DETECTIVE WEST - Late 40s to Early 50s - African American -Detective West is an honest, blue-collar cop who's seen it all. A soulful, funny caring father to Iris, and a surrogate father to Barry, West came up through the foster system himself. He took in Barry after his mother's murder and his father's imprisonment. He believes in Barry and supports Barry's efforts to prove his father's innocence.

The description of Iris as unaware of Barry's feelings for her might track with what producers have said about Barry and Felicity sharing the common bond of unrequited affection.

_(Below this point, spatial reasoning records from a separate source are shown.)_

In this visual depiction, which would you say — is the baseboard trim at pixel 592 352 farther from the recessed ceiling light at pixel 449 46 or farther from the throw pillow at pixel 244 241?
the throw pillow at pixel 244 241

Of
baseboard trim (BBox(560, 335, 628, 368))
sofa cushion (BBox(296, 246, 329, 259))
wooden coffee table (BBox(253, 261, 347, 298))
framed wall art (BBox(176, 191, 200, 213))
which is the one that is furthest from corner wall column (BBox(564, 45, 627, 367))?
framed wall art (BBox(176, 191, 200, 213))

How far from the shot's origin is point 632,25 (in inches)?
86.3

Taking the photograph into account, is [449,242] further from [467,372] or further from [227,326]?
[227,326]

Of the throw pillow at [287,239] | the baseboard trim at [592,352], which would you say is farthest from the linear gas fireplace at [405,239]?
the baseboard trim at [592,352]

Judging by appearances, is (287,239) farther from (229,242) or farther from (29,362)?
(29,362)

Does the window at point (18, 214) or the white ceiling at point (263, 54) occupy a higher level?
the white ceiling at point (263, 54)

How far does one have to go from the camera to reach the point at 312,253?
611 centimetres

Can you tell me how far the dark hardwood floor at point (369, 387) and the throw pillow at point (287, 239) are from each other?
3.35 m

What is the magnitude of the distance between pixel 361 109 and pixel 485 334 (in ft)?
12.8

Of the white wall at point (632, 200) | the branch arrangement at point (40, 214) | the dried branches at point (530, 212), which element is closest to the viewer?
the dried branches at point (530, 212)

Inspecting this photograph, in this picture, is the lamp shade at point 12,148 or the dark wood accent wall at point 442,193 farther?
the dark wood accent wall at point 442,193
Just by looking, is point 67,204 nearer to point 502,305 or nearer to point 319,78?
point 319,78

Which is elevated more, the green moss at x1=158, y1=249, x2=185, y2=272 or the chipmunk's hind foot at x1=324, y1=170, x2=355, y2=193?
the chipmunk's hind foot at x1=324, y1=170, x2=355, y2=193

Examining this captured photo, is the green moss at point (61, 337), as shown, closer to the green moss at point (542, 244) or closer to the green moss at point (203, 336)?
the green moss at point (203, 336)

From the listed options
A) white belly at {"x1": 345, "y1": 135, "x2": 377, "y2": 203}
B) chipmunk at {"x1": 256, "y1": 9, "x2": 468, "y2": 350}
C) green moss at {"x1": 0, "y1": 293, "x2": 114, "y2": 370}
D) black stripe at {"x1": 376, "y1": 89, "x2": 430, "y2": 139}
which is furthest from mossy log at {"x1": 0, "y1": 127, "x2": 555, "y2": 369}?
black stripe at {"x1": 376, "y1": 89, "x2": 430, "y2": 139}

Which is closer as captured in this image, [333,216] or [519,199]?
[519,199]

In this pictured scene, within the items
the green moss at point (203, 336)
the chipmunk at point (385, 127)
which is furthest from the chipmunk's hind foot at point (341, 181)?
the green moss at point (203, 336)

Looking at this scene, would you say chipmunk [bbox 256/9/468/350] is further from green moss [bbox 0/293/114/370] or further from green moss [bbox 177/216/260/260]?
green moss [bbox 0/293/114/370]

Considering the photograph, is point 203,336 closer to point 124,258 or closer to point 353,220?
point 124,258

In the comics, while the West family is white, Barry and Iris eventually have a granddaughter, XS (pictured above), who is African-American, has Barry's powers and is a member of the Legion of Super-Heroes in the 30th Century.

Since most mainstream superhero comics were created before it was popular to have non-white protagonists, comics publishers have struggled to adapt to the 21st Century entertainment landscape, where movies and TV are generally expected to be more representative of real-world demographics. Solutions have run the gamut from featuring nonwhite characters who already exist to replacing dead characters with minority "legacy" heroes who will take on the established brand to simply recasting characters when they get to other media based on the needs of the project.

Often, fans complain when changes are made, such as when Chronicle actor Michael B. Jordan was recently rumored to play Johnny Storm in the upcoming Fantastic Four remake. Some characters--usually headlining characters who will be featured on posters and merchandise--drive more anger than others; most fans didn't complain about Laurence Fishburne playing Perry White in Man of Steel, for instance, but the conversations surrounding rumors of Jordan's Fantastic Four role have been downright toxic.

Adding to the discussion in the case of Iris West is the fact that her nephew Wally--who took over for Barry Allen as The Flash when he was presumed dead for about twenty years in the comics--still has a strong and vocal following who will likely object if he's changed almost as much as they will if he's not featured in a potential Flash TV show.